Cet album a été baptisé It’s a (Doggy Dog) World, et il faut dire que les musiciens de The Guru Guru ne sont pas de gentils toutous. En particulier son chanteur, Tom Adriaenssens, qui donne beaucoup de son corps pour son art. Sa voix est projetée depuis ses pieds bien ancrés sur la scène, jusque bien au-delà des limites du stade pour lequel ces chansons semblent taillées. Et son corps fait bouger nos corps. Il a des choses à raconter Tom, et il sait le faire. Présence totale, sans pose, ni pause, car l’urgence ne souffre pas les détours par l’inutile. Et c’est d’autant plus émouvant que son apparence, quand il ne chante pas, évoque celle de ton dentiste, qui ne décroche pas trois mots avant de décrocher ta molaire avariée. Mais dès que Tom laisse filtrer l’air sur ses cordes vocales, ton cerveau est gentiment abrasé au papier de verre n°16 (cherche toujours pas, c’est le plus gros).

La basse danse un groove syncopé et ornementé, alliée (comme un alliage) à la batterie, épaisse et inventive, aux guitares dont les cris se résolvent souvent en murmures caressants : on est là pour secouer nos carcasses, jusqu’à la transe, la perte de connaissance, l’adrénaline pure dans les veines. Une heure de concert avec ce groupe, et oui, toutes les ambulances disponibles sont sur zone à la fin.
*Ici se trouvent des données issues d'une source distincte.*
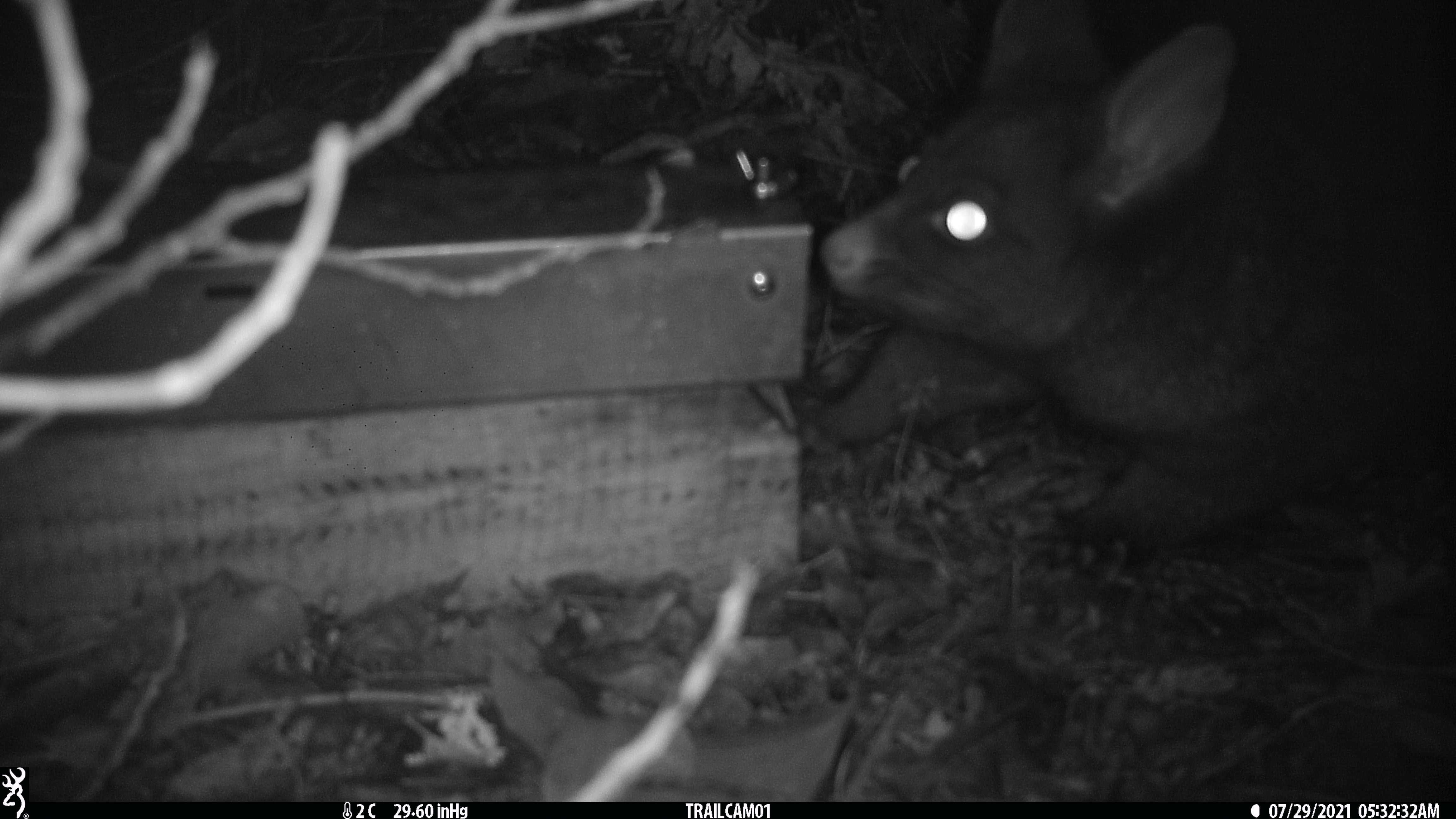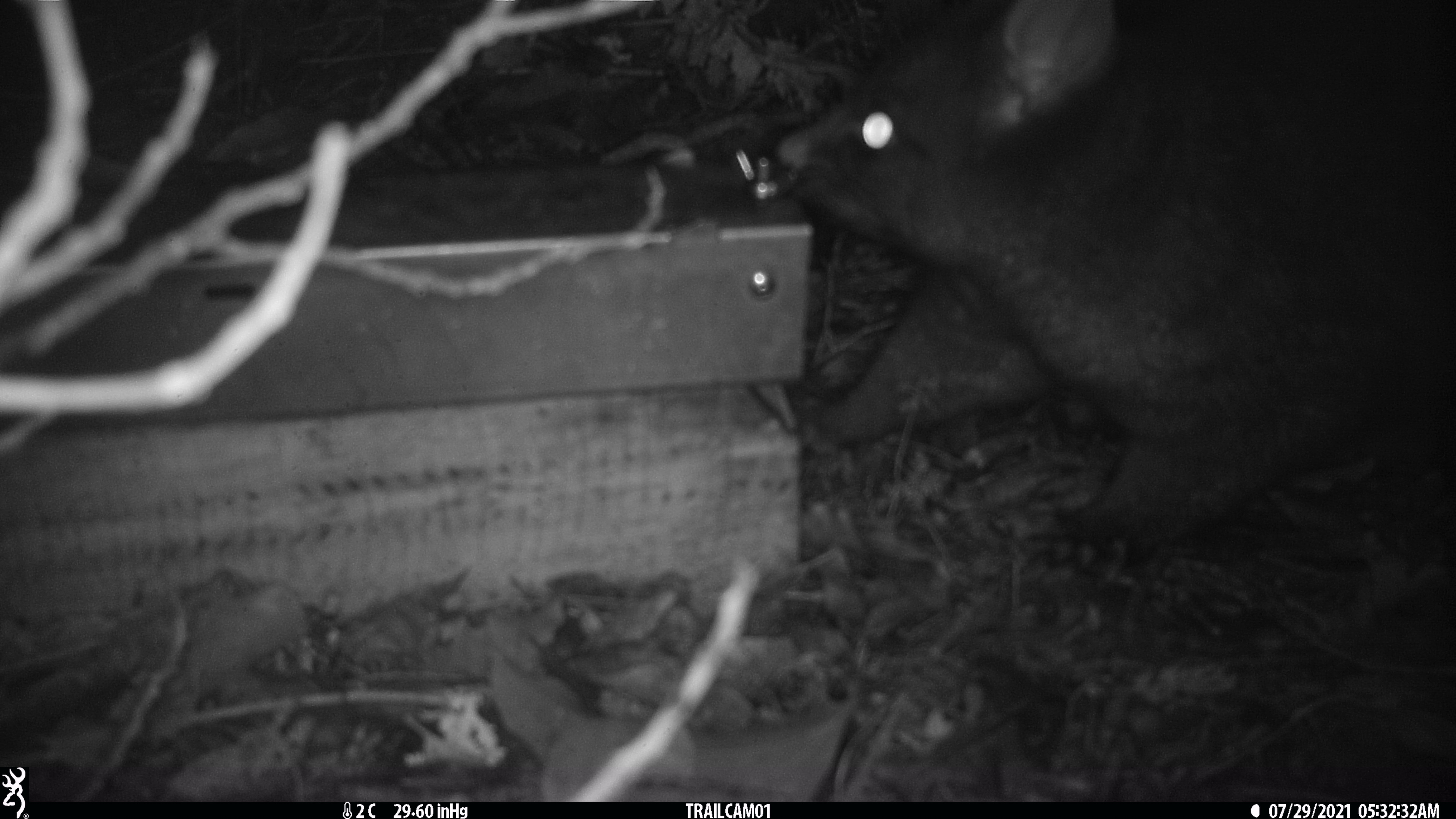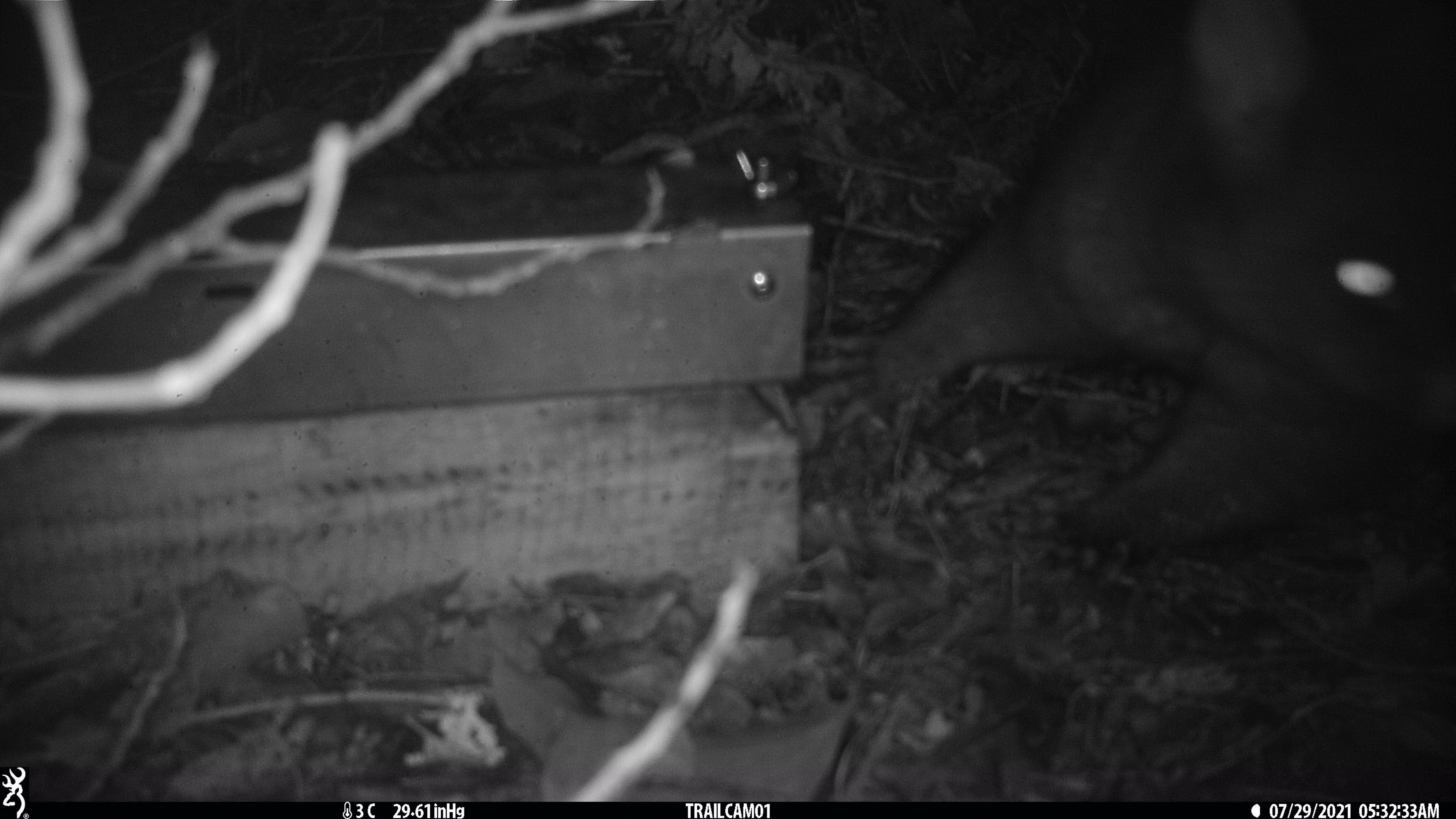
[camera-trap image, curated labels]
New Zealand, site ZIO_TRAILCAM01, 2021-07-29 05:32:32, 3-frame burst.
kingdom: Animalia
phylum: Chordata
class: Mammalia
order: Diprotodontia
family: Phalangeridae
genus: Trichosurus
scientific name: Trichosurus vulpecula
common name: common brushtail possum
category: possum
Possum (common brushtail possum) (Trichosurus vulpecula).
Étrangement, cette accumulation de volontés, de désirs irrépressibles et mêlés ne produit pas la catastrophe à laquelle on pourrait s’attendre : démonstration vaine, indigestion d’allusions pénibles, tricotage à vide du solfège rock méchant. Il reste beaucoup de jeu, d’humour et une trame pop, certes bien cachée, qui donnent à ces compositions une évidence, une respiration surprenantes, en particulier dans le titre (In) Snakes & Ladders, hit déconstruit avec une rage contagieuse.

Bref, à l’exemple de Garou-Garou, comptable anarchiste et Léon Dutilleul à la ville, The Guru Guru traverse allègrement les murs pour aller voir ailleurs s’ils y sont. Et oui, ils semblent partout chez eux, ces musiciens. L’élégance, ça ne s’achète pas au supermarché. Ou dans un gros label plein de sous.

It’s a (Doggy Dog) World est un double EP. La face A a été enregistrée par le groupe lui-même et mixée par Emiel Van Den Abbeele (guitariste et producteur du groupe). Le bassiste Brent Mijnendonckx y a intégré des enregistrements du son des machines de l’usine dans laquelle il travaille. Il est à noter que ces musiciens, non contents de maîtriser leur propos instruments en mains, savent également placer des micros et trouver en fin de chaîne le son qui convient parfaitement à leur intention. La face B, Live In Antwerp, a été enregistrée lors d’un concert donné à Anvers. Il s’agit de 4 titres de Point Fingers, le précédent album de The Guru Guru.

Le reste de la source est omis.